The workings of the market for licensed goods have been influx in recent years, as at least some luxury names have sought to bring operations in house or at least closer to come (via joint ventures, for example) in a larger quest for greater control over manufacturing and distribution. Hardly a little-known endeavor, the fashion industry is inundated with the byproducts of trademark licensing (i.e., the practice by which a trademark owner, the “licensor,” permits another party, “the “licensee,” to use its trademark(s) in connection with specific products or services), whether it be branded sunglasses, best-selling fragrances, jewelry collections, or designer cosmetics.


Over the years, well-established luxury names, having built their businesses on garments and leather goods, have looked to the likes of Coty, L’Oreal, Puig, Perfumania, and Inter Perfumes to produce trademark-bearing fragrance and beauty collections, and/or to Euroitalia, Marcolin, Marchon, Safilo, and Essilor-Luxottica in order to offer up logo-bearing eyewear, thereby enabling an expansion their operations into new product categories and geographic markets with greater ease than if they were to do so in-house. These more accessible offerings ensure that luxury brands not only reach new demographics of consumers, but they also allow them to boost their bottom lines in the process.

→ Dataset
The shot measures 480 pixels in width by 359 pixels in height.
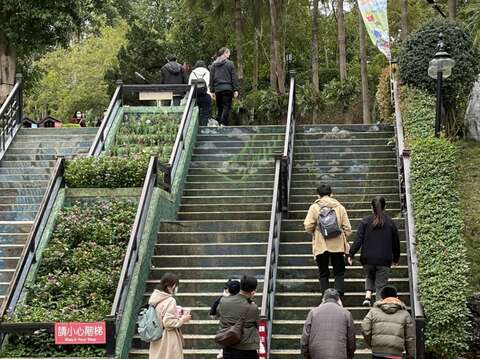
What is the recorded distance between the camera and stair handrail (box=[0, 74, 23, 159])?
17156 millimetres

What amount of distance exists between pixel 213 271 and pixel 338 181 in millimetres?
3983

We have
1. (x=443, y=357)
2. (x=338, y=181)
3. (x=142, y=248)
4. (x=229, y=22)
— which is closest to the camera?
(x=443, y=357)

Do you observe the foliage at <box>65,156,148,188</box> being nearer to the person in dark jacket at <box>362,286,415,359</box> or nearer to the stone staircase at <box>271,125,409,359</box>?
the stone staircase at <box>271,125,409,359</box>

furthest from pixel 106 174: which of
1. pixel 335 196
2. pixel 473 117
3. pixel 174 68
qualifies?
pixel 473 117

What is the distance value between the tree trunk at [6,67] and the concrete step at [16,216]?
31.1ft

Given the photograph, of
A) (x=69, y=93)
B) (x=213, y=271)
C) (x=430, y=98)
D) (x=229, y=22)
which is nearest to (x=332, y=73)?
(x=229, y=22)

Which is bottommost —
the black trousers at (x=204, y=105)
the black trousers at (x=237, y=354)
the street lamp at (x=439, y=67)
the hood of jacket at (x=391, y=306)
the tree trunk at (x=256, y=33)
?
the black trousers at (x=237, y=354)

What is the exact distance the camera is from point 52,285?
11578 mm

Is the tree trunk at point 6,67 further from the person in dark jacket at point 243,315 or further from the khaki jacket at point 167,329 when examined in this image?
the person in dark jacket at point 243,315

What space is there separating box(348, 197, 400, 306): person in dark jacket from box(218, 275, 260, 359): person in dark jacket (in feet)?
7.93

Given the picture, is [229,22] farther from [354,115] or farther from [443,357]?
[443,357]

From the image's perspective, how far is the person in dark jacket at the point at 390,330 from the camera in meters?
8.39

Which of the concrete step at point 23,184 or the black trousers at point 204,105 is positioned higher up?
the black trousers at point 204,105

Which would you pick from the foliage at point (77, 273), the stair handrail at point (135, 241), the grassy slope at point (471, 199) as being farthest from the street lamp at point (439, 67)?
the foliage at point (77, 273)
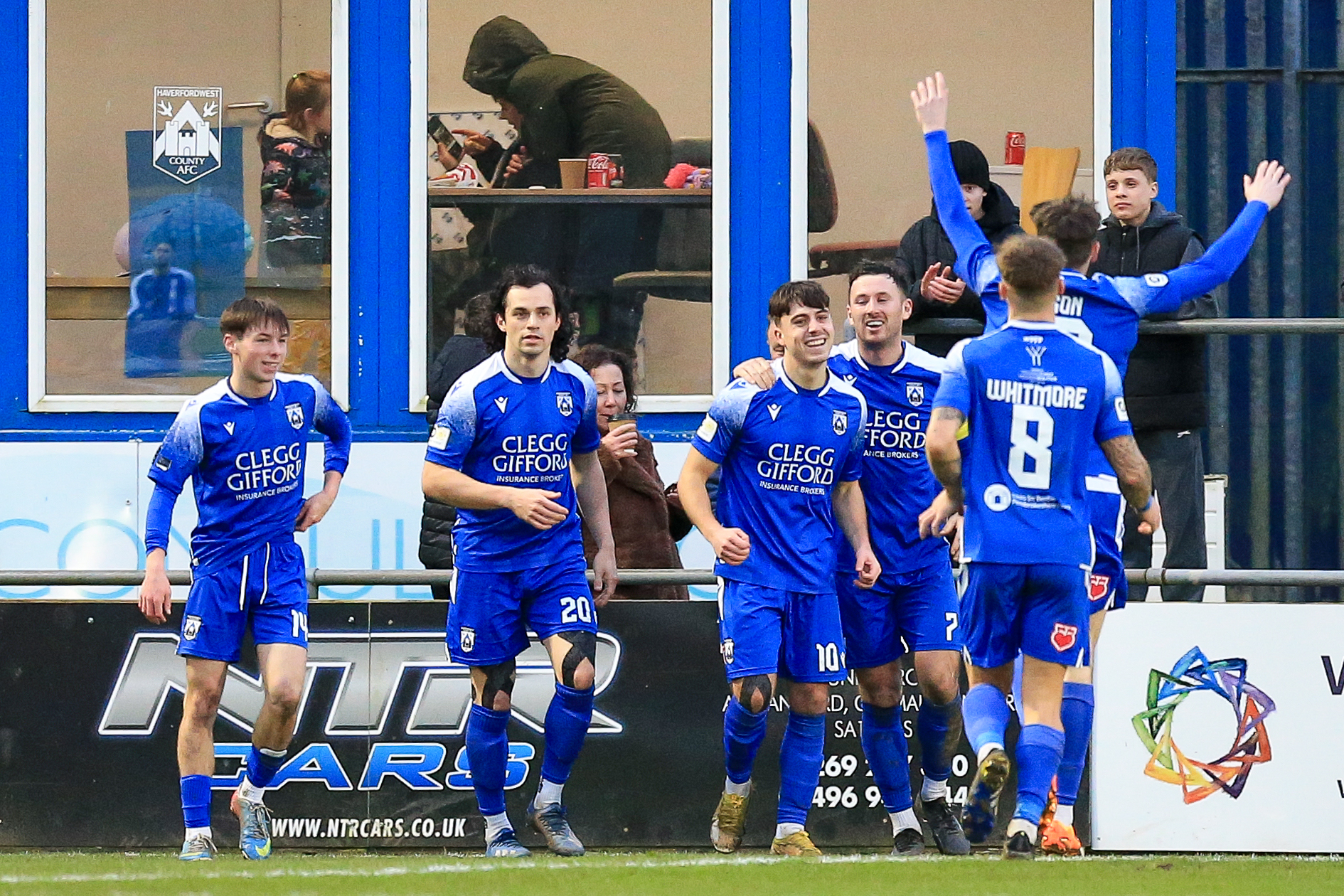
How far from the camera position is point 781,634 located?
7445 millimetres

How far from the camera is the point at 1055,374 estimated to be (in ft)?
20.9

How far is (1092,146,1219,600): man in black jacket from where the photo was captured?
8109 mm

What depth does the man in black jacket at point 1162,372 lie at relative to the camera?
811 centimetres

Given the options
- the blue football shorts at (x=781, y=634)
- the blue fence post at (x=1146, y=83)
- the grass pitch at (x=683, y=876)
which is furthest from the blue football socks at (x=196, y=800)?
the blue fence post at (x=1146, y=83)

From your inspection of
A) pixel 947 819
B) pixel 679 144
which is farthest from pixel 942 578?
pixel 679 144

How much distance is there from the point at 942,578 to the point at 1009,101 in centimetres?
284

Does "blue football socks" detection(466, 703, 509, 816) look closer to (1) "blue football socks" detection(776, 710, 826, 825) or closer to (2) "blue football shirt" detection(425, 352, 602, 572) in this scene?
(2) "blue football shirt" detection(425, 352, 602, 572)

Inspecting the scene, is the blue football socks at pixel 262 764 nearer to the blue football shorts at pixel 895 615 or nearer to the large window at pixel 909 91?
the blue football shorts at pixel 895 615

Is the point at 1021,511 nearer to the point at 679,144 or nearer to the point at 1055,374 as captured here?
the point at 1055,374

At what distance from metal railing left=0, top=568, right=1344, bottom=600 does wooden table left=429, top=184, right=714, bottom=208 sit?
72.0 inches

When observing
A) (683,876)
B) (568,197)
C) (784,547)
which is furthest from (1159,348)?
(683,876)

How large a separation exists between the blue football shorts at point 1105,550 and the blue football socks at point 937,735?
0.97 m

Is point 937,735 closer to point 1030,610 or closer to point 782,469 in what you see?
point 782,469

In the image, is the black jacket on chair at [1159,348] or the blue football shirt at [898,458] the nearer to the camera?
the blue football shirt at [898,458]
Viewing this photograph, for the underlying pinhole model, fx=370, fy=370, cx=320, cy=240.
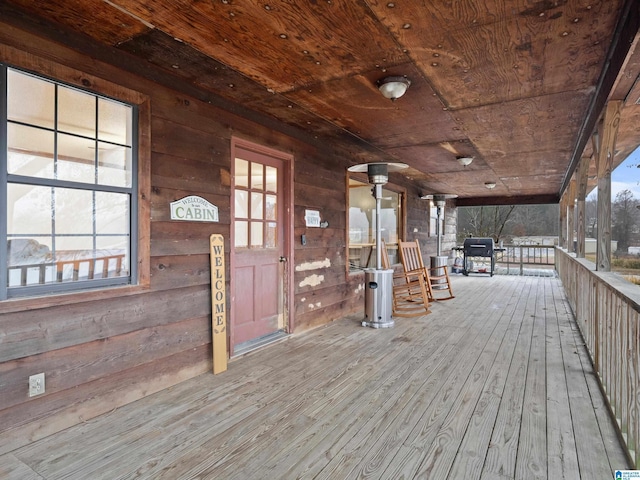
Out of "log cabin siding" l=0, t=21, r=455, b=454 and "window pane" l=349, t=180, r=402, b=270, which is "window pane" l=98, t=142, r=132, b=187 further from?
"window pane" l=349, t=180, r=402, b=270

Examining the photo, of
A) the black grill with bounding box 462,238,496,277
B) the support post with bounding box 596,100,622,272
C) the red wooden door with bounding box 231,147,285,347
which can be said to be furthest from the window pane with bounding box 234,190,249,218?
the black grill with bounding box 462,238,496,277

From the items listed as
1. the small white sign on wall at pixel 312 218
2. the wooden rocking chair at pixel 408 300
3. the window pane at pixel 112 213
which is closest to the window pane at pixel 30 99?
the window pane at pixel 112 213

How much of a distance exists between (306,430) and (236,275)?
1.64m

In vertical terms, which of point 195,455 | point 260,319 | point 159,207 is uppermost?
point 159,207

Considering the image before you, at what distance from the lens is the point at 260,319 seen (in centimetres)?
367

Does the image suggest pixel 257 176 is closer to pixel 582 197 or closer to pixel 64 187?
pixel 64 187

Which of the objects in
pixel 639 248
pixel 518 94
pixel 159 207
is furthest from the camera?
pixel 518 94

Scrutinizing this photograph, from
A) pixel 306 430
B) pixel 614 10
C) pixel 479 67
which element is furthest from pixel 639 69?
pixel 306 430

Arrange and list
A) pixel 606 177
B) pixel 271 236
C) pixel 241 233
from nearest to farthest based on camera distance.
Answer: pixel 606 177 < pixel 241 233 < pixel 271 236

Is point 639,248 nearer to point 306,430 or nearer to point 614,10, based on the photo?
point 614,10

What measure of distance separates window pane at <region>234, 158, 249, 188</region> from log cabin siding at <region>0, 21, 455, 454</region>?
246 mm

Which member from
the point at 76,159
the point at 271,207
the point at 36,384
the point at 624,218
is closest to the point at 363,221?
the point at 271,207

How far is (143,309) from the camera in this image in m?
2.49

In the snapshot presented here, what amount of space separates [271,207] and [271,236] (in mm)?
301
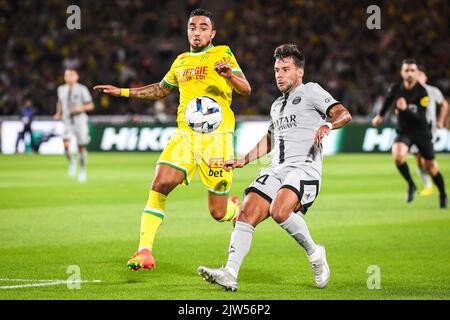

→ Questions on the material
**A.** In the passage on trademark licensing, which companies have luxury names turned to for logo-bearing eyewear?
**B.** Print the stretch of the passage on trademark licensing from "Over the years, well-established" through "in the process.".
**C.** Carry on the passage on trademark licensing from the point at which it stops.

→ Written responses
**A.** Euroitalia, Marcolin, Marchon, Safilo, and Essilor-Luxottica.

**B.**
Over the years, well-established luxury names, having built their businesses on garments and leather goods, have looked to the likes of Coty, L’Oreal, Puig, Perfumania, and Inter Perfumes to produce trademark-bearing fragrance and beauty collections, and/or to Euroitalia, Marcolin, Marchon, Safilo, and Essilor-Luxottica in order to offer up logo-bearing eyewear, thereby enabling an expansion their operations into new product categories and geographic markets with greater ease than if they were to do so in-house. These more accessible offerings ensure that luxury brands not only reach new demographics of consumers, but they also allow them to boost their bottom lines in the process.

**C.**
As a whole, the size of some of fashion’s most notable licensing deals – and the categories they fall into – are no small matter, both in terms of the revenue generated by the licensed goods, themselves, and the lump sum and sales-based royalties amassed in connection with such deals. Back in 2017, for example, Italian eyewear company Safilo Group maintained licenses to make, market, and sell eyewear for a handful of LVMH Moët Hennessy Louis Vuitton-owned brands that were worth an estimated $366 million. As of 2019, when LVMH revealed that it would not renew its licensing deal with Safilo for Dior eyewear, the sales of eyewear resulting from the parties’ deal, alone, accounted for nearly 15 percent of Safilo’s $1.1 billion in annual revenue.

More recently, licensed retail sales in the U.S. and Canada reached an estimated $114 billion in 2019, according to TLL’s Annual Licensing Business Survey, with “apparel-based fashion brands seeing the greatest dollar increase among all sub-types tracked [in the survey].” TLL projected steady growth in the licensed apparel, footwear, and beauty categories for 2020 and beyond, but such projections were published in a pre-COVID world, raising the questions of where such mega-deals currently stand as a result of enduring pandemic-related impacts on the market and what can be expected in the future.